Romania, along with half a dozen other Eastern European countries, has a history of repeatedly using the “emergency authorisation” process to allow continued neonic use on major crops. In December 2013, nearly five years before the almost-complete outdoor ban was agreed, the EU imposed a partial ban on the use of neonics on outdoor flowering crops that are attractive to bees. Three years later, an investigation by ClientEarth, the European Beekeeping Coordination, and Pesticide Action Network Europe found that member states were repeatedly circumventing these restrictions with emergency authorisations. In response to this pattern, the European Commission ordered an EFSA (European Food Standards Agency) probe into the emergency authorisations issued in 2017 by states that had repeatedly granted them in the past. This probe eventually resulted in the EC banning Romania and Lithuania granting further “emergency” uses of the banned neonics.

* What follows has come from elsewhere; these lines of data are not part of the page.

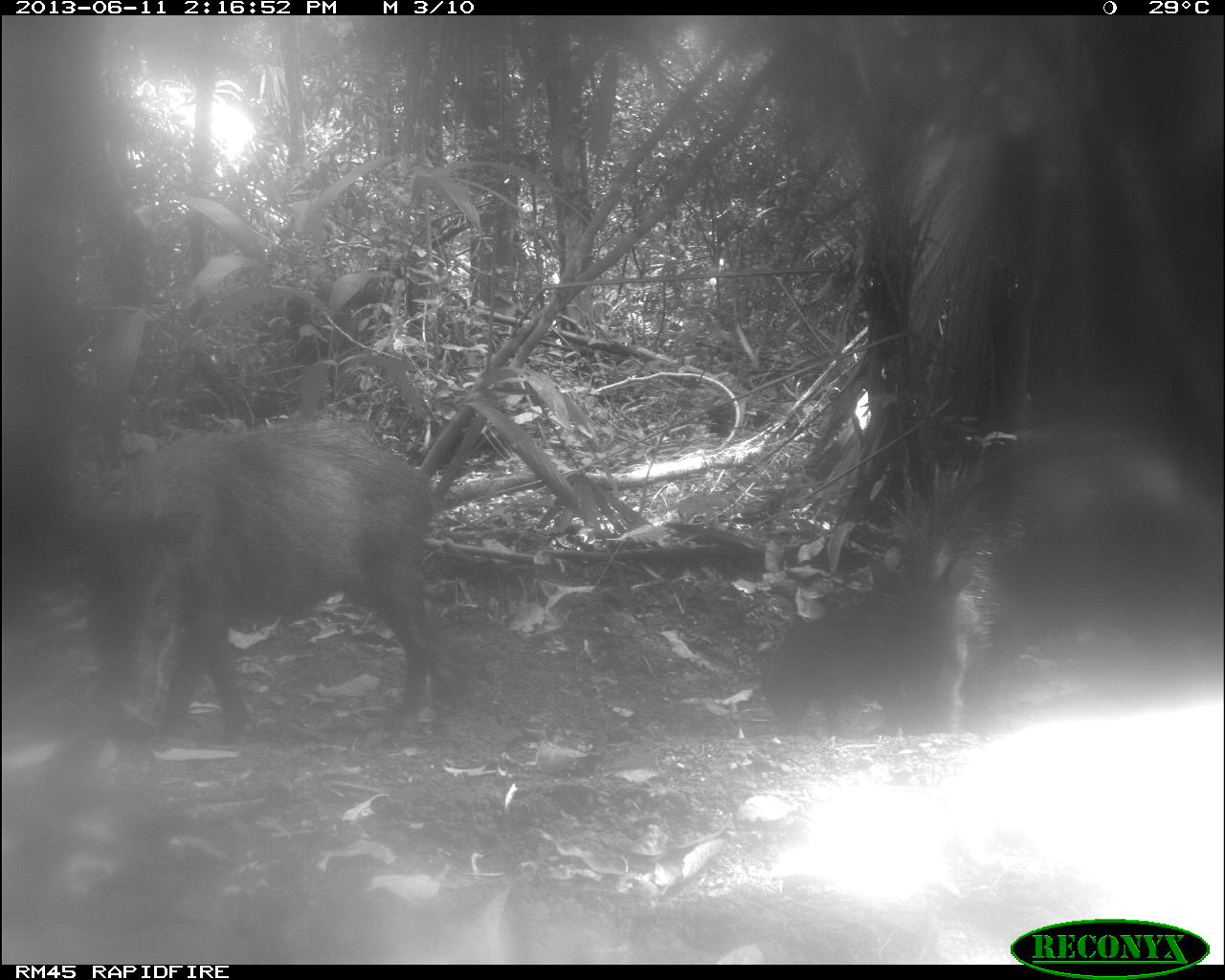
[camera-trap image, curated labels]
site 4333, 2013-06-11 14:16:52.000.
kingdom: Animalia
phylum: Chordata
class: Mammalia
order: Artiodactyla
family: Tayassuidae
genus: Tayassu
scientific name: Tayassu pecari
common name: white-lipped peccary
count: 4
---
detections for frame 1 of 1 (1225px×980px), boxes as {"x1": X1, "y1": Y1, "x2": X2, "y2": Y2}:
tayassu pecari: {"x1": 79, "y1": 410, "x2": 453, "y2": 745}; {"x1": 854, "y1": 428, "x2": 1218, "y2": 737}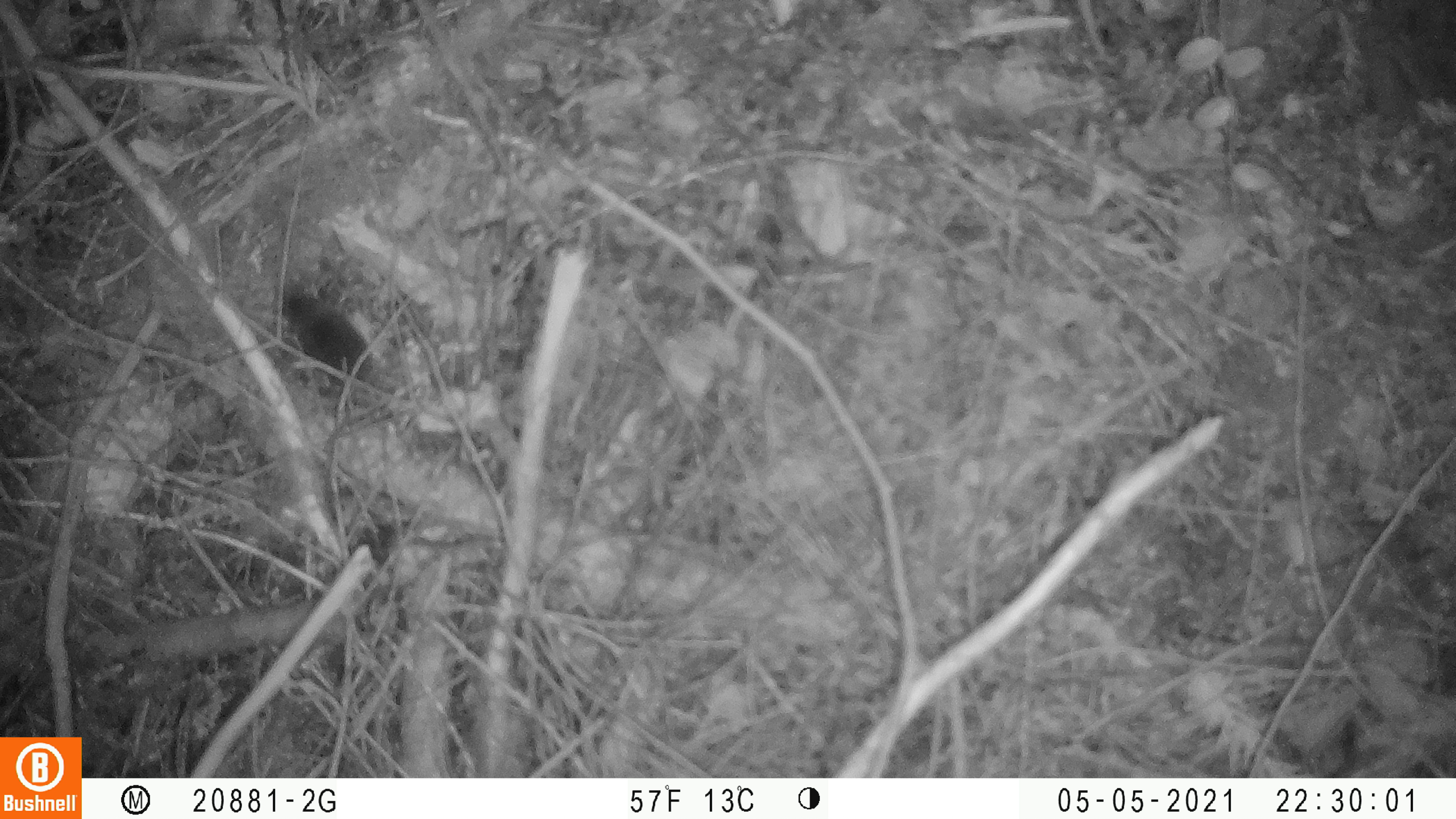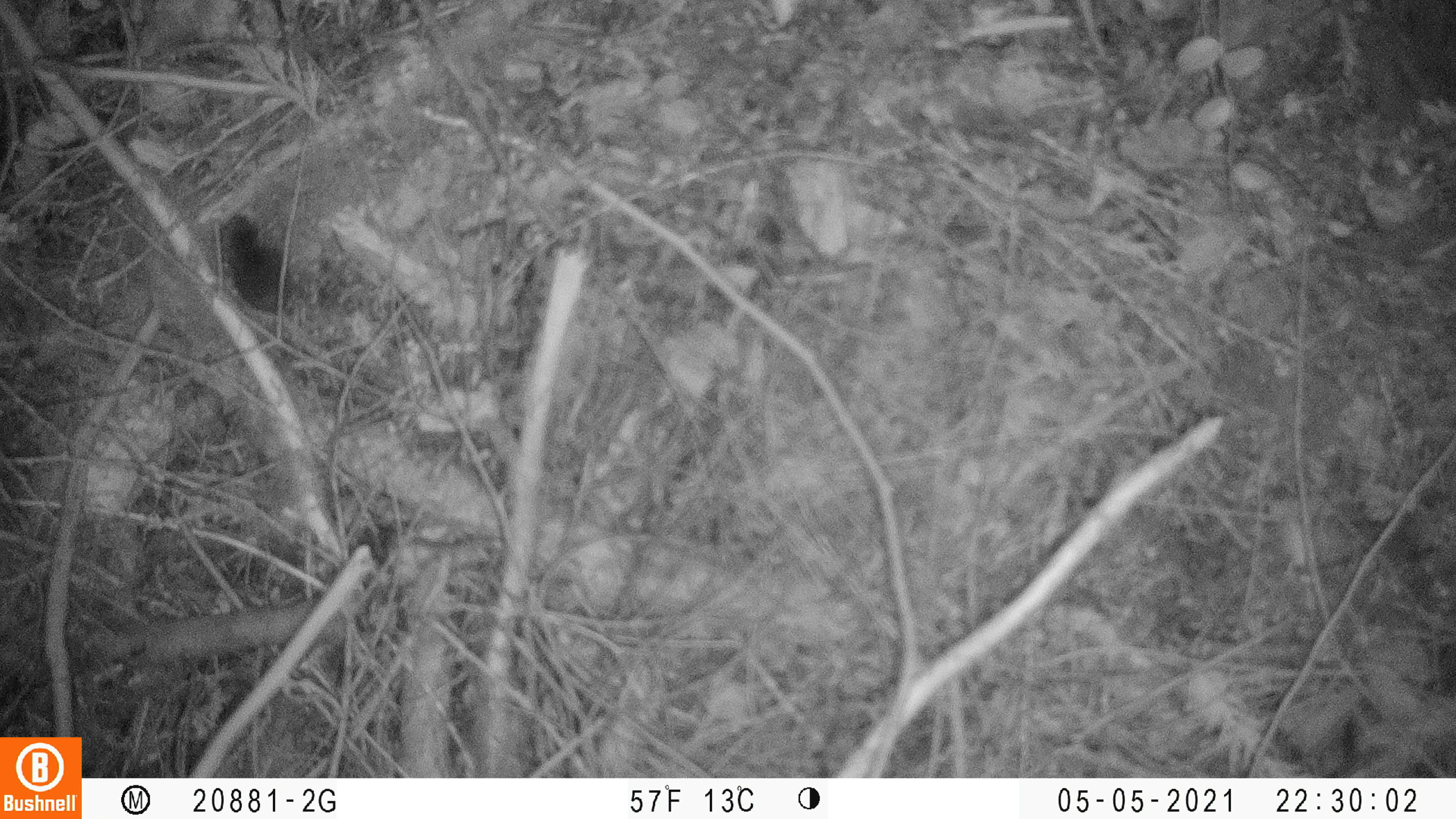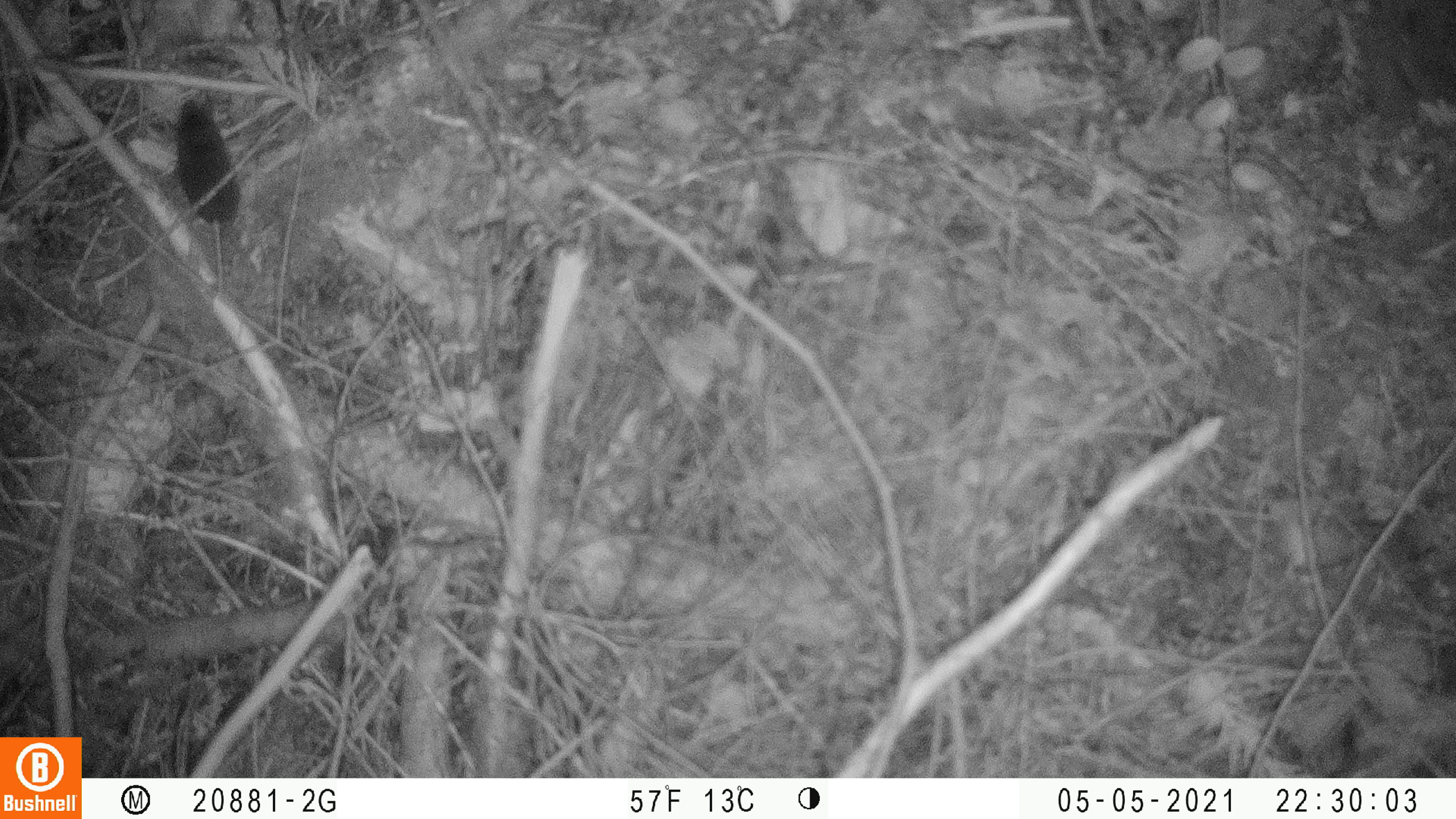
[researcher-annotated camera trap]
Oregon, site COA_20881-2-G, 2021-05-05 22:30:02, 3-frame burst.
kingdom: Animalia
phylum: Chordata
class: Mammalia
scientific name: Mammalia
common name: small mammal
Small mammal (Mammalia).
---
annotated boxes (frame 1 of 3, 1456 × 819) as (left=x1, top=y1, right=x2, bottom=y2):
small mammal: (left=248, top=247, right=428, bottom=442)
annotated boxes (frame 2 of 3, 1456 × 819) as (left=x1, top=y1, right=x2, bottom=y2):
small mammal: (left=174, top=169, right=387, bottom=387)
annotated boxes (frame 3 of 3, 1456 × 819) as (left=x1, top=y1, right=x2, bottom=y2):
small mammal: (left=128, top=75, right=340, bottom=321)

This ban only took effect on 3 February this year. Just before this happened, on 17 January, Romania approved a further four emergency authorisations of thiamethoxam, clothianidin and imidacloprid for maize and sugarbeet. The last of these only expired on 18 May. Lithuania squeezed in its final approval even closer to the deadline – on 27 January it issued an emergency authorisation for thiamethoxam on sugarbeet that remained in force until 28 June. ClientEarth’s Roger told Unearthed that while EU member states “are at fault, the commission has a role to play too”. “It may request a member state to withdraw or amend these authorisations, which it did for the very first time with Romania and Lithuania in February this year – but only after years of abuse of the law.”
On the surface, the data analysed by Unearthed suggests there has been little change in the rate of ‘emergency’ neonic authorisations by European countries since the full ban. Between 2013 and 2016, ClientEarth and PAN Europe identified ‘at least’ 62 emergency authorisations of products containing either one of the three restricted neonics or fipronil, an insecticide of a different class that has also been implicated in various mass bee deaths. By comparison, in the two years following the April 2018 ban Unearthed identified at least 67 ‘emergency authorisations’ of the three banned neonics. However, the majority of neonic emergency authorisations agreed since the 2018 ban are for use on sugarbeet. Sugarbeet farming was not covered by the partial ban introduced in 2013, so prior to April 2018 EU sugar farmers had no need of these emergency authorisations.
A European Commission spokesperson told Unearthed that the figures showed that EU members “granted significantly less emergency authorisations for neonicotinoids for uses other than sugar beet compared to pre-2018”. In total, 16 different EU countries issued at least one authorisation since April 2018.
Belgian, Polish, Romanian and Lithuanian environmental authorities were all approached for comment.